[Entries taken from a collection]

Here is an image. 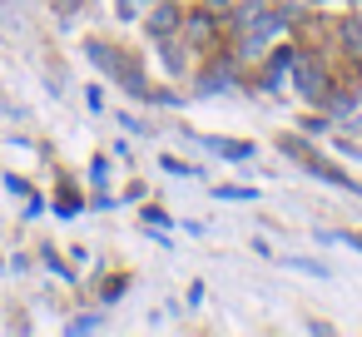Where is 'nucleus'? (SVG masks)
Returning a JSON list of instances; mask_svg holds the SVG:
<instances>
[{
	"instance_id": "1a4fd4ad",
	"label": "nucleus",
	"mask_w": 362,
	"mask_h": 337,
	"mask_svg": "<svg viewBox=\"0 0 362 337\" xmlns=\"http://www.w3.org/2000/svg\"><path fill=\"white\" fill-rule=\"evenodd\" d=\"M95 327H100V317H75L70 322V332H95Z\"/></svg>"
},
{
	"instance_id": "0eeeda50",
	"label": "nucleus",
	"mask_w": 362,
	"mask_h": 337,
	"mask_svg": "<svg viewBox=\"0 0 362 337\" xmlns=\"http://www.w3.org/2000/svg\"><path fill=\"white\" fill-rule=\"evenodd\" d=\"M159 55H164V65H169V70H184V50H179V40H174V35H164V40H159Z\"/></svg>"
},
{
	"instance_id": "7ed1b4c3",
	"label": "nucleus",
	"mask_w": 362,
	"mask_h": 337,
	"mask_svg": "<svg viewBox=\"0 0 362 337\" xmlns=\"http://www.w3.org/2000/svg\"><path fill=\"white\" fill-rule=\"evenodd\" d=\"M199 144L214 149L218 159H253V144H248V139H214V134H204Z\"/></svg>"
},
{
	"instance_id": "423d86ee",
	"label": "nucleus",
	"mask_w": 362,
	"mask_h": 337,
	"mask_svg": "<svg viewBox=\"0 0 362 337\" xmlns=\"http://www.w3.org/2000/svg\"><path fill=\"white\" fill-rule=\"evenodd\" d=\"M184 30H189L184 40H194V45H209V40H214V20H209V16H189Z\"/></svg>"
},
{
	"instance_id": "f257e3e1",
	"label": "nucleus",
	"mask_w": 362,
	"mask_h": 337,
	"mask_svg": "<svg viewBox=\"0 0 362 337\" xmlns=\"http://www.w3.org/2000/svg\"><path fill=\"white\" fill-rule=\"evenodd\" d=\"M298 90H303V100H308V105H322V100L332 95L327 70H322V65H313V60H303V65H298Z\"/></svg>"
},
{
	"instance_id": "f8f14e48",
	"label": "nucleus",
	"mask_w": 362,
	"mask_h": 337,
	"mask_svg": "<svg viewBox=\"0 0 362 337\" xmlns=\"http://www.w3.org/2000/svg\"><path fill=\"white\" fill-rule=\"evenodd\" d=\"M75 6H85V0H55V11H60V16H70Z\"/></svg>"
},
{
	"instance_id": "ddd939ff",
	"label": "nucleus",
	"mask_w": 362,
	"mask_h": 337,
	"mask_svg": "<svg viewBox=\"0 0 362 337\" xmlns=\"http://www.w3.org/2000/svg\"><path fill=\"white\" fill-rule=\"evenodd\" d=\"M204 6H209L214 16H223V11H228V0H204Z\"/></svg>"
},
{
	"instance_id": "20e7f679",
	"label": "nucleus",
	"mask_w": 362,
	"mask_h": 337,
	"mask_svg": "<svg viewBox=\"0 0 362 337\" xmlns=\"http://www.w3.org/2000/svg\"><path fill=\"white\" fill-rule=\"evenodd\" d=\"M298 164H303L308 174H317V179H327V184H342V189H352V179H347L342 169H332V164H322V159H313V154H303Z\"/></svg>"
},
{
	"instance_id": "9b49d317",
	"label": "nucleus",
	"mask_w": 362,
	"mask_h": 337,
	"mask_svg": "<svg viewBox=\"0 0 362 337\" xmlns=\"http://www.w3.org/2000/svg\"><path fill=\"white\" fill-rule=\"evenodd\" d=\"M144 223H154V228H164L169 218H164V208H144Z\"/></svg>"
},
{
	"instance_id": "6e6552de",
	"label": "nucleus",
	"mask_w": 362,
	"mask_h": 337,
	"mask_svg": "<svg viewBox=\"0 0 362 337\" xmlns=\"http://www.w3.org/2000/svg\"><path fill=\"white\" fill-rule=\"evenodd\" d=\"M342 45H347L352 55H362V20H347V25H342Z\"/></svg>"
},
{
	"instance_id": "4468645a",
	"label": "nucleus",
	"mask_w": 362,
	"mask_h": 337,
	"mask_svg": "<svg viewBox=\"0 0 362 337\" xmlns=\"http://www.w3.org/2000/svg\"><path fill=\"white\" fill-rule=\"evenodd\" d=\"M347 243H352V248H362V233H347Z\"/></svg>"
},
{
	"instance_id": "f03ea898",
	"label": "nucleus",
	"mask_w": 362,
	"mask_h": 337,
	"mask_svg": "<svg viewBox=\"0 0 362 337\" xmlns=\"http://www.w3.org/2000/svg\"><path fill=\"white\" fill-rule=\"evenodd\" d=\"M179 25H184V20H179V6H174V0H164V6L149 16V35H154V40H164V35H179Z\"/></svg>"
},
{
	"instance_id": "9d476101",
	"label": "nucleus",
	"mask_w": 362,
	"mask_h": 337,
	"mask_svg": "<svg viewBox=\"0 0 362 337\" xmlns=\"http://www.w3.org/2000/svg\"><path fill=\"white\" fill-rule=\"evenodd\" d=\"M6 189H11V194H30V184H25V179H16V174H6Z\"/></svg>"
},
{
	"instance_id": "39448f33",
	"label": "nucleus",
	"mask_w": 362,
	"mask_h": 337,
	"mask_svg": "<svg viewBox=\"0 0 362 337\" xmlns=\"http://www.w3.org/2000/svg\"><path fill=\"white\" fill-rule=\"evenodd\" d=\"M228 65H214V70H204L199 75V95H218V90H228Z\"/></svg>"
}]
</instances>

WHAT YOU SHOULD DO >>
Count how many lines of the material contain the string "instances" and reply with the number alone.

IN RESPONSE >>
3